I admit there are abuses in the seizure system we have in place. We are entitled, in certain circumstances, to apply in Canada for an Anton Piller order, which basically is a sweep. You're allowed to walk into a business without prior notice and seize infringing goods, packaging, and accounting records. You can even get a gag order to stop them from telling their cousin up the street that you're coming there next, and so on. There have been some abuses, but there are ways of controlling them.
I've pleaded one of the rare criminal cases involving counterfeiting. It concerned watch boxes that contained grey goods. I wasn't particularly envious of the resources of my colleague at the Crown. I felt sorry for him. He was an excellent, experienced lawyer who probably, with a good briefing from an experienced IP counsel, could have done a much better job.
We, of course, on defence, the private sector, have all the money, articling students, and binders, and everything, and the crown prosecutors are sitting there with 50 cases on their desk. This is of interest to them. And of course you have the private sector party who's pushing them, with Seiko, a big watchmaker at the time, and they were very upset.
I've read in the testimony about people complaining about the lack of training of the crown prosecutors, the lack of resources. I can tell you it's true. I've seen it first-hand. I'm not saying they would have won, but it would have certainly helped and it would have made things a lot more balanced.
I've also authored articles on the criminal provisions in the Copyright Act and the Trade-marks Act concerning IP. Again, my experience is to the effect that having some provisions in the Criminal Code, some in the Copyright Act, some in the Trade-marks Act, and all kinds of confusion in your testimony in the last while about piracy and counterfeiting, and so on—someone is going to have to teach the legislators, crown attorneys, and so on, what we're talking about.
Call it counterfeiting, or call it whatever you like. We have a Copyright Act that states there are certain things only a copyright owner is allowed to do. If you're doing one of those things and you're not the copyright owner, then you're not allowed to do them. It's not that complicated. For trademarks, it's the same thing.
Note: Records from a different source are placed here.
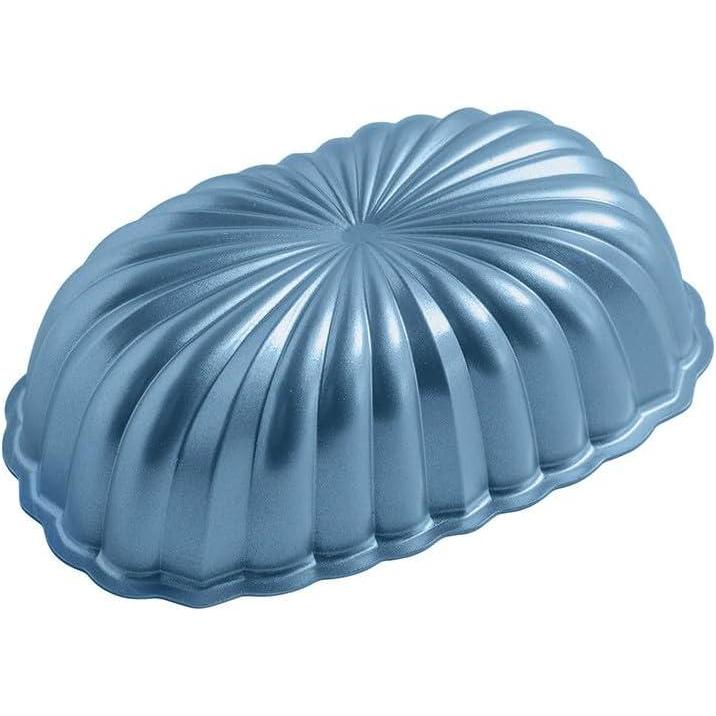 image:imageNordic Ware Formed Fluted Loaf Pan 6 Cups Twilight Blue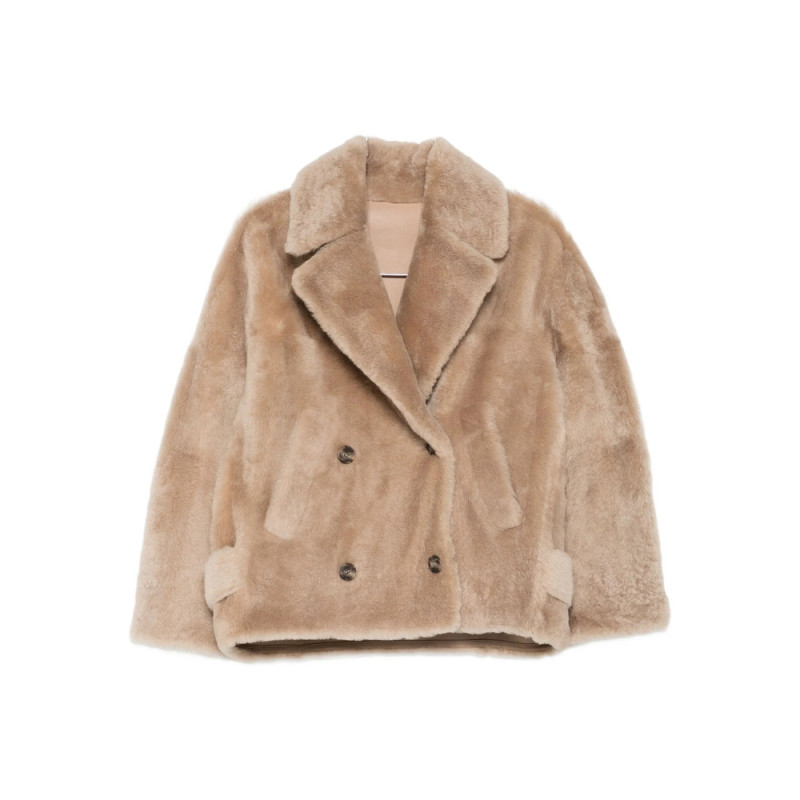 Yves Salomon Double-breasted Jacket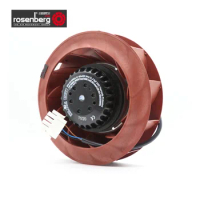 ECOFIT 2RREu15 235x82mm 230V AC 2610RPM 2960RPM 329CFM AB Inverter PF700 series 45/55/75KW Centrifugal Cooling Fan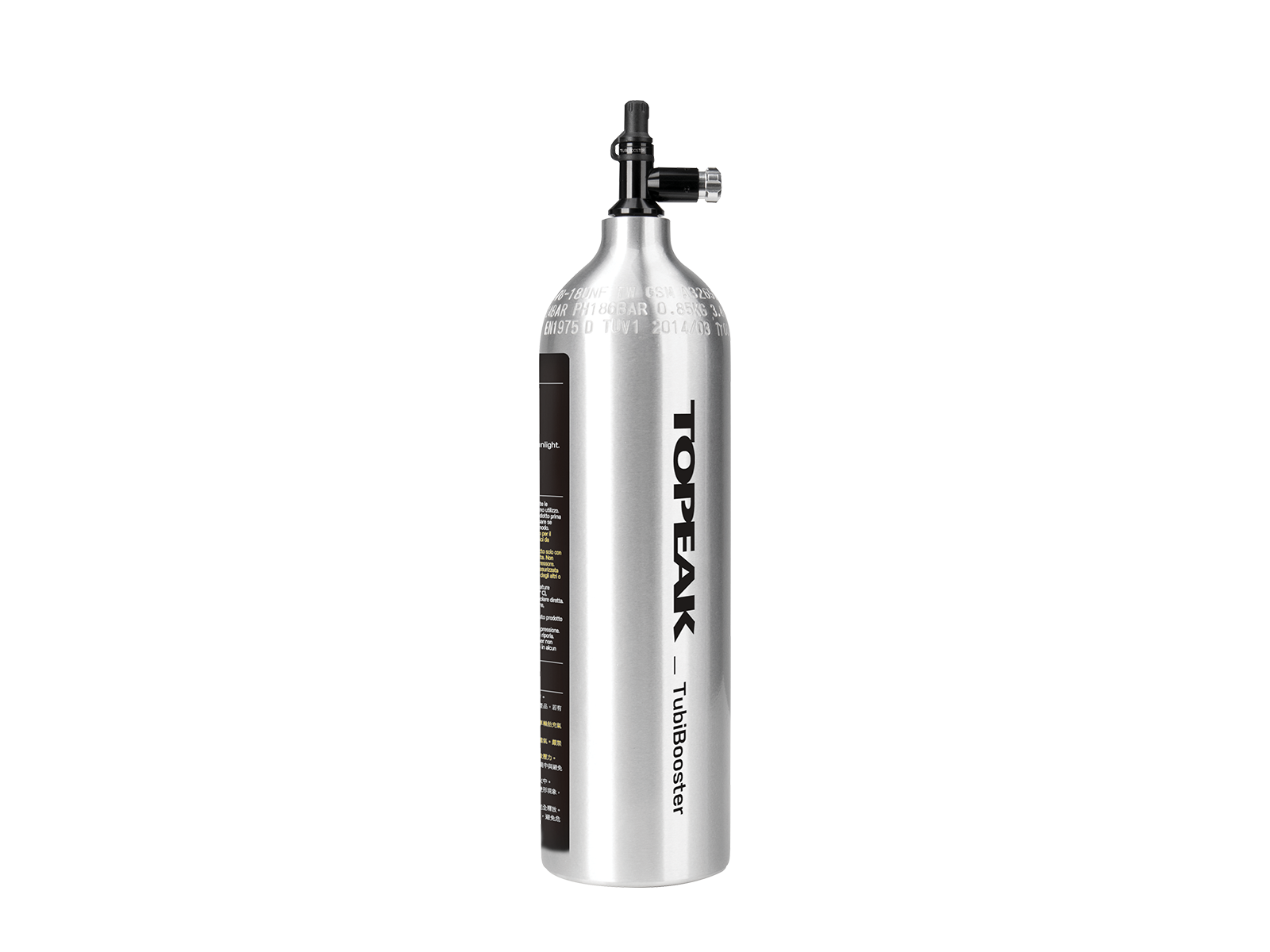 Насос - бустер Topeak Tubibooster (черный / серебристый)
Насос - бустер Topeak Tubibooster (черный / серебристый)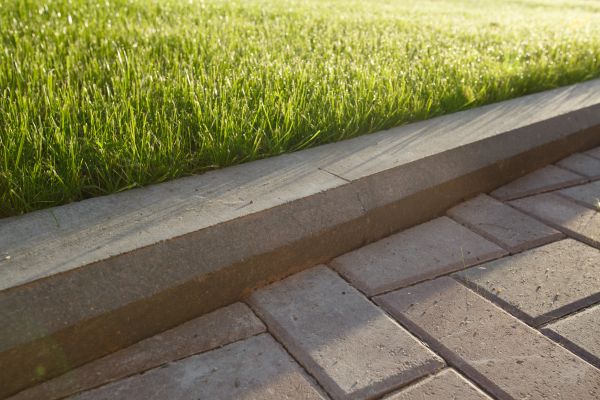 Lawn Edging Replacement in San Clemente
Again, in regard to open counterfeiting, in the last year or so I had the occasion to carry out an Anton Piller order on the premises of a DVD replicator who got the glass master to make a DVD from a U.S. company, made DVDs of hundreds of movies, including one movie—well, I had two cases, actually, but one was concerning a very famous X-movie from the seventies, Behind the Green Door. This fellow was sitting in his premises, openly copying this film. These films, these DVDs, have copyright notices all over them, trademark notices all over them. We had to seize and close down his replicating facilities. We traced more replicating into Ontario.
We got another case for other makers of these types of movies in California as well. I tell you, in that case we actually traced—
The problem is that the Americans are coming to say, “You have to close these people down in Canada. They're making them there, but they're selling them in the States.” By the way, it costs about a dollar to make. We found the counterfeit version of the film in Toronto, in a video store, for $65. That's not fair. Normally, this DVD in the States is sold wholesale for $10 to $15 U.S., and I guess it retails for $20 to $25 U.S. We found it at some $60 in Toronto, being made in Montreal for about 80¢.
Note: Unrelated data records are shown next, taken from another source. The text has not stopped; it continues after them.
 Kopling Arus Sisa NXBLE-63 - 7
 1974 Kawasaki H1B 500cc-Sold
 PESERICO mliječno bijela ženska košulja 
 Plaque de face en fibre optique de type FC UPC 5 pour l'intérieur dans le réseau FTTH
It's a lot more present than we think. This wasn't underground or organized crime; this is just people who think it's okay.
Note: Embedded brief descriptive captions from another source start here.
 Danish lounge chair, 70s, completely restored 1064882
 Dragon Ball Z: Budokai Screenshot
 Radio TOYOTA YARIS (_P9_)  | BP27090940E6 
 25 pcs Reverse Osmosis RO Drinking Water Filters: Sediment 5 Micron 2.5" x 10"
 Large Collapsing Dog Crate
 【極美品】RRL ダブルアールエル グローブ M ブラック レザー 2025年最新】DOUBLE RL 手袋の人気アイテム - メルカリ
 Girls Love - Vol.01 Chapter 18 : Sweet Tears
It's so expensive to sue them, and the damages you can get are so low. It's extremely frustrating, and again, it gives us a bad name.
Now, is the fact that Canadian lawyers are embarrassed vis-à-vis their American colleagues a reason to completely change legislation? No. I understand that. That's not the reason. But is it fair? I think that's the question to ask.
I personally believe, and again, it's just Bob Sotiriadis speaking, that our tolerance and lackadaisical attitude in everyday things like luxury goods have created an environment in which now, yes, we do have these batteries and we do have these stuffed toys, and so on.